Большевик, подпольщик, боевик. Воспоминания И. П. Павлова | страница 82
На следующий день пошел в Таврический дворец на съезд фронтовиков. Заседал он дней десять. Говорили и говорили – Керенский, Соколов – автор приказа № 1, которым в армии отменялось чинопочитание и «ваше благородие», дважды – Плеханов. Интересно, когда он поднимался на трибуну и сходил с нее, ему хлопали, а когда сказал речь – нет. От большевиков выступал Крыленко[78], его речь пользовалась успехом. Но мне эта болтовня скоро надоела, и я перестал туда ходить. Говорили мне потом, что съезд фронтовиков принял оппортунистические решения, но какие именно – не знаю.
Был раз на заседании Государственной думы, видел там и Пуришкевича[79], и Маркова Второго[80], и Родзянко[81], и Родичева[82]. Говорили они разную ерунду, мы с галерки им свистели – конечно, это было глупо, но мы не сдержались. Каждый вечер ходил на заседания Совета рабочих и солдатских депутатов, которые проходили в зале Адмиралтейства. Однажды даже пытался выступить – по вопросу об отправке войск на фронт, но Чхеидзе[83], узнав, что я большевик, слова мне не дал, как не депутату Совета.
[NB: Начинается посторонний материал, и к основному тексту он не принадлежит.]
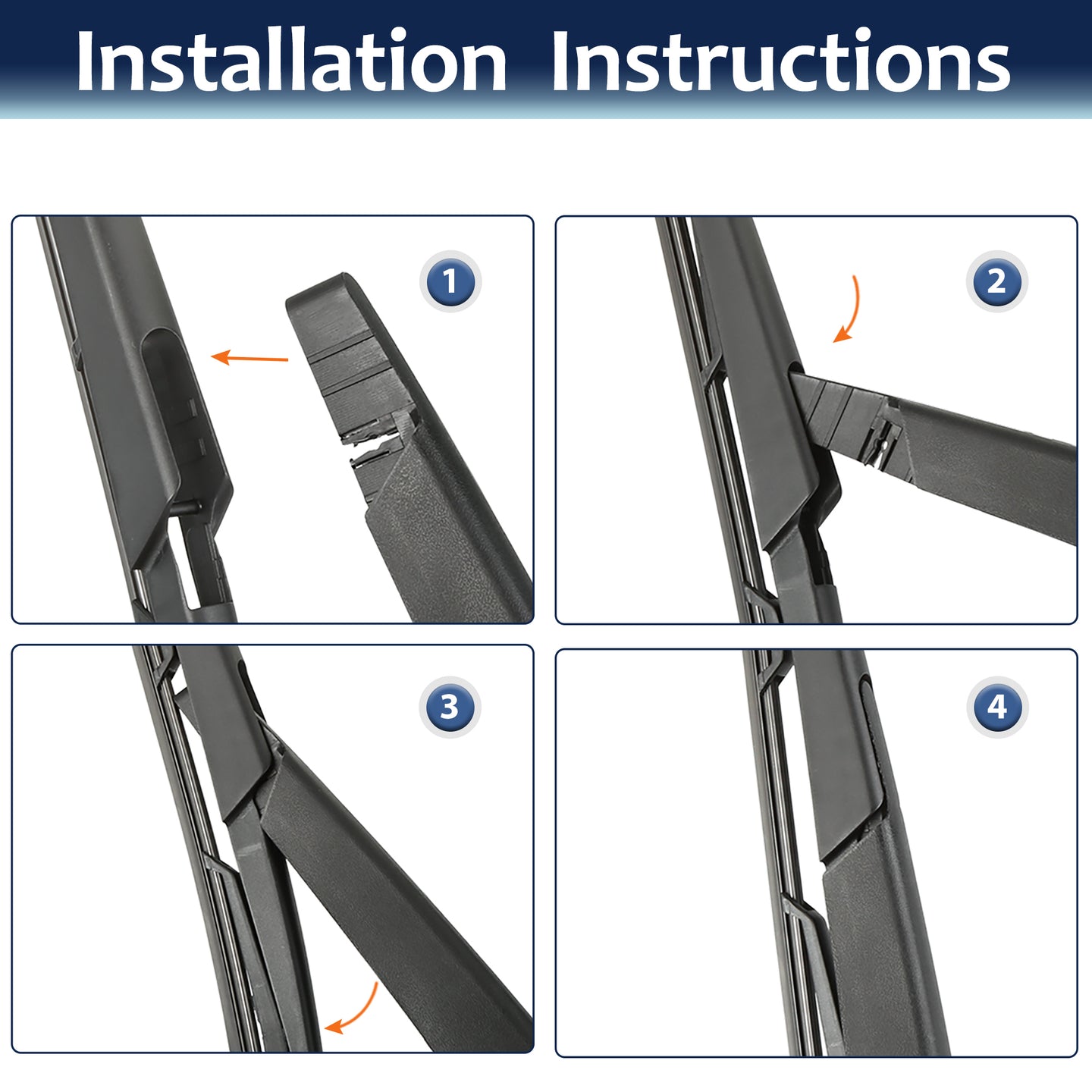 Installation Instructions

1

2

3

4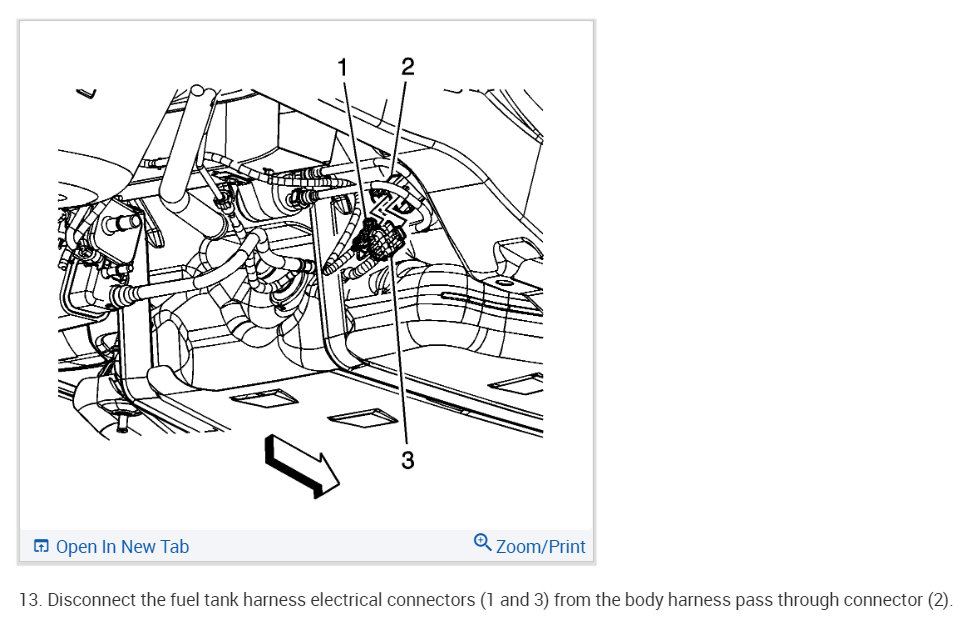 1
2
3

Open In New Tab
Zoom/Print

13. Disconnect the fuel tank harness electrical connectors (1 and 3) from the body harness pass through connector (2).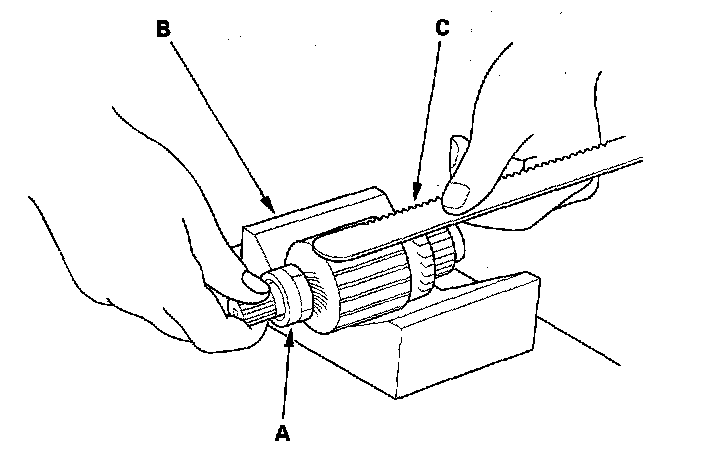 B
C
A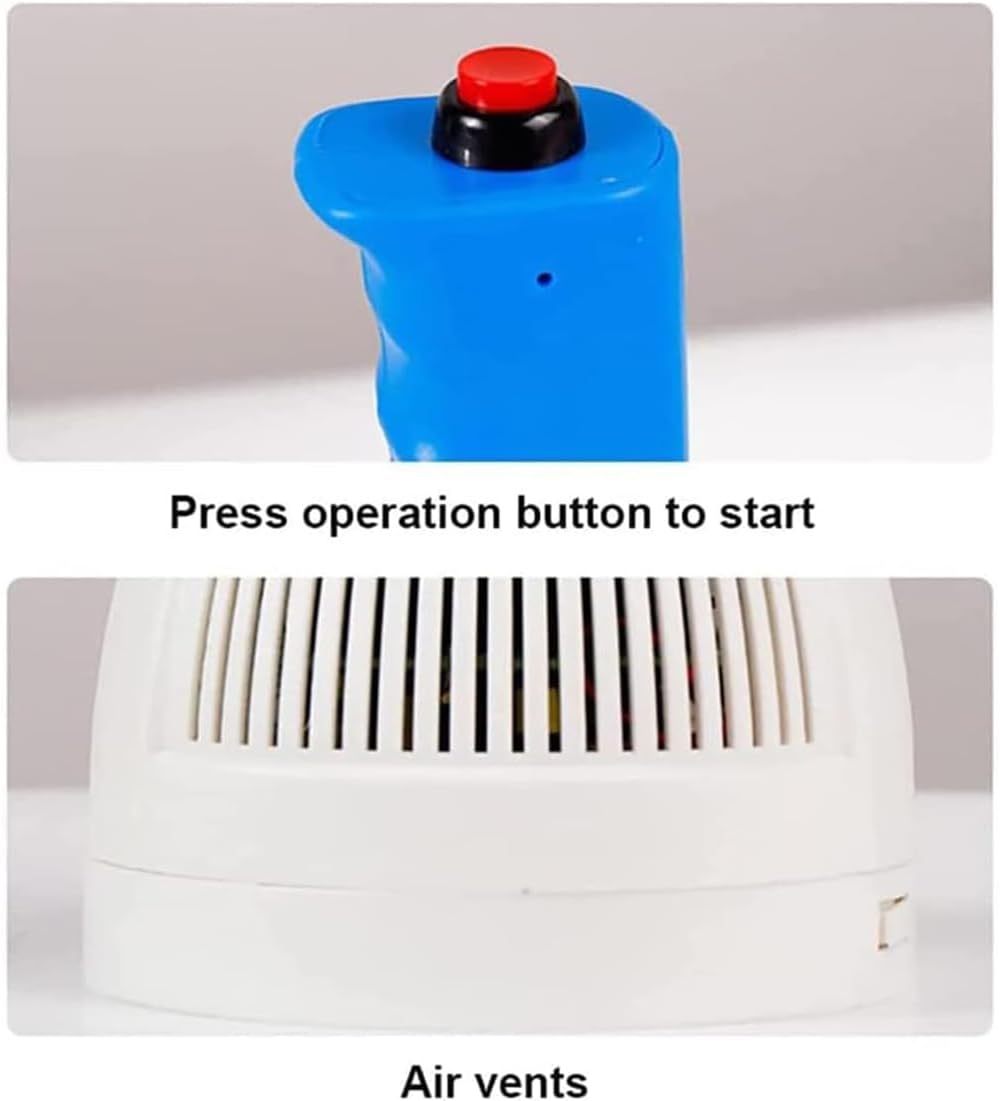 Press operation button to start

Air vents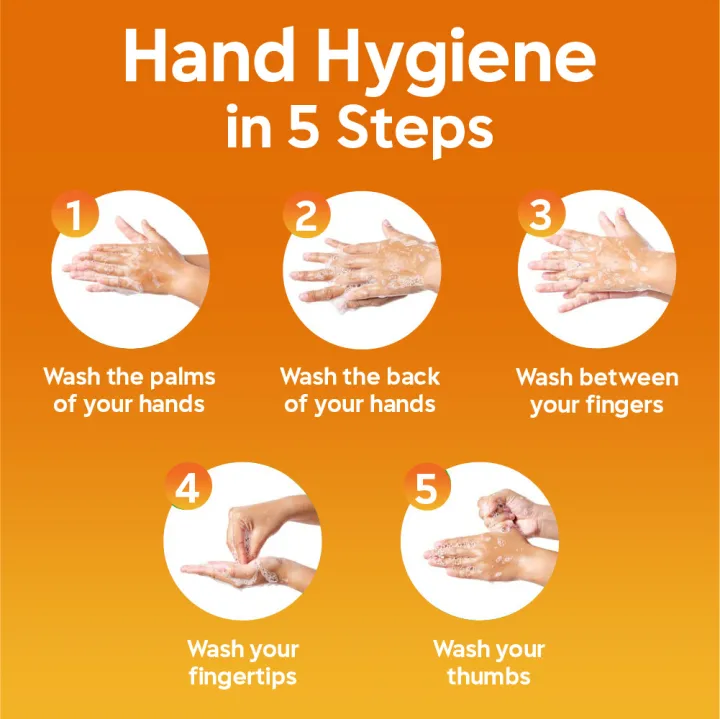 Hand Hygiene in 5 Steps

1
Wash the palms of your hands

2
Wash the back of your hands

3
Wash between your fingers

4
Wash your fingertips

5
Wash your thumbs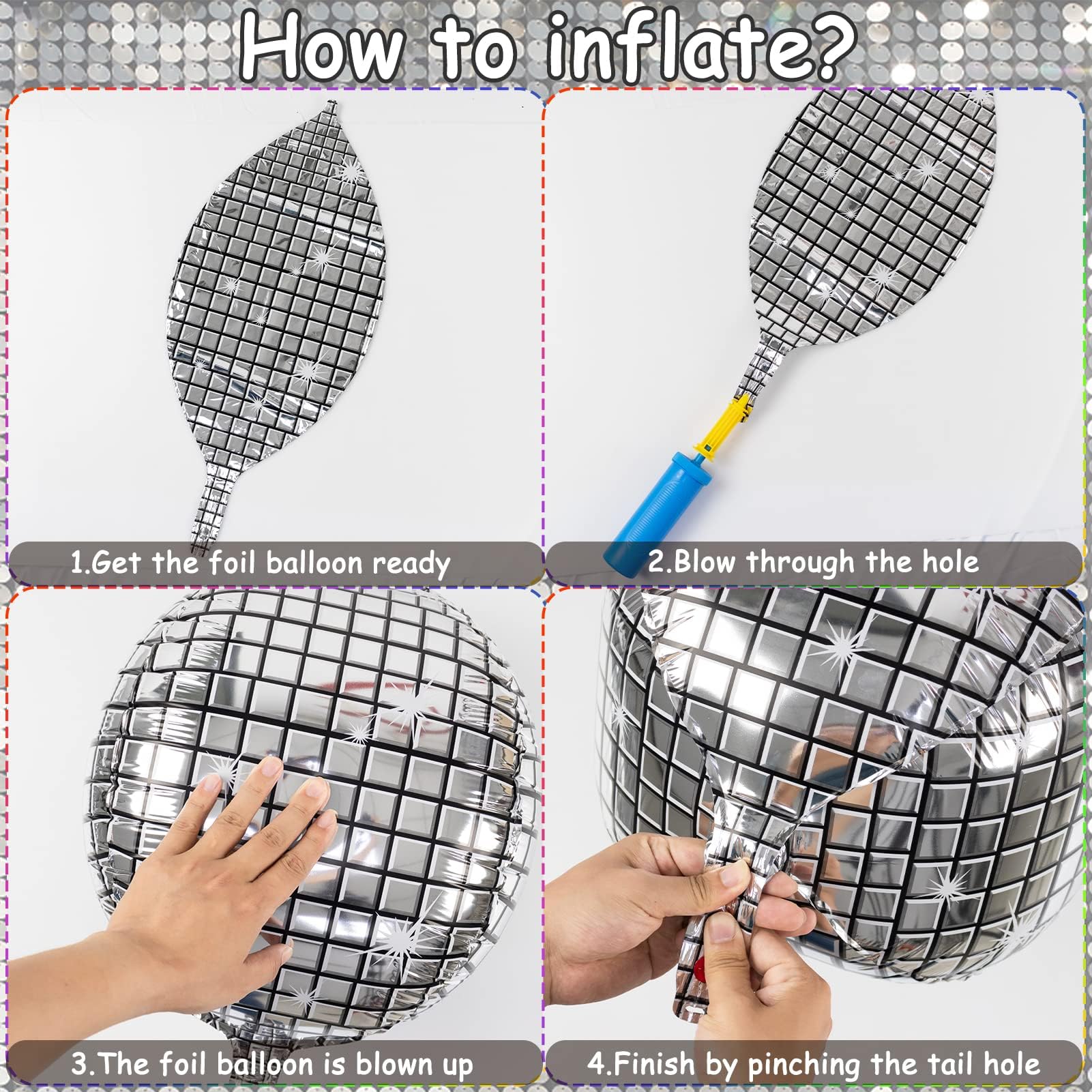 How to inflate?

1.Get the foil balloon ready

2.Blow through the hole

3.The foil balloon is blown up

4.Finish by pinching the tail hole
В президиуме мы стояли с Сурицем[84], который был одновременно со мной в ссыпке в Березове. Потом он был долго послом в Турции. В Совете чаще других выступали от меньшевиков Чхеидзе и Церетели[85], от большевиков – Коллонтай[86], от эсеров – Дан[87] и Чернов[88]. Ленина и Сталина на этих заседаниях я ни разу не видел. Да там им и делать было нечего – одна говорильня. Настоящее настроение масс ковалось на заводах. Там большевики и работали.
Первое мая я провел на митингах на Марсовом поле. Перед рабочими и работницами там выступали ораторы разных политических партий. Я, как фронтовик, тоже произнес речь работницам какой-то фабрики, потом слушал Коллонтай. Она хороший, горячий была оратор, ее слушатели (и особенно слушательницы) часто плакали. Потом отправился слушать Ленина, когда увидел его на возвышении, встал с ним рядом и наблюдал его во все время его речи. Я опять постеснялся поговорить с ним по интересующему меня вопросу – может быть, еще и потому, что я как-то сам понял необходимость братания и, возвратившись на фронт, энергично его проводил.
Участвовал я и в демонстрации против Милюкова «Дарданелльского»[89]. Демонстрация двигалась к Адмиралтейству, где заседал Совет, но на Невском, на углу библиотеки, нас обстреляли. Демонстрация рассыпалась, но значительная часть демонстрантов все же прорвалась к Адмиралтейству, ворвалась на заседание Совета и учинила там бунт против Милюкова, которого в тот же день сместили с поста министра иностранных дел.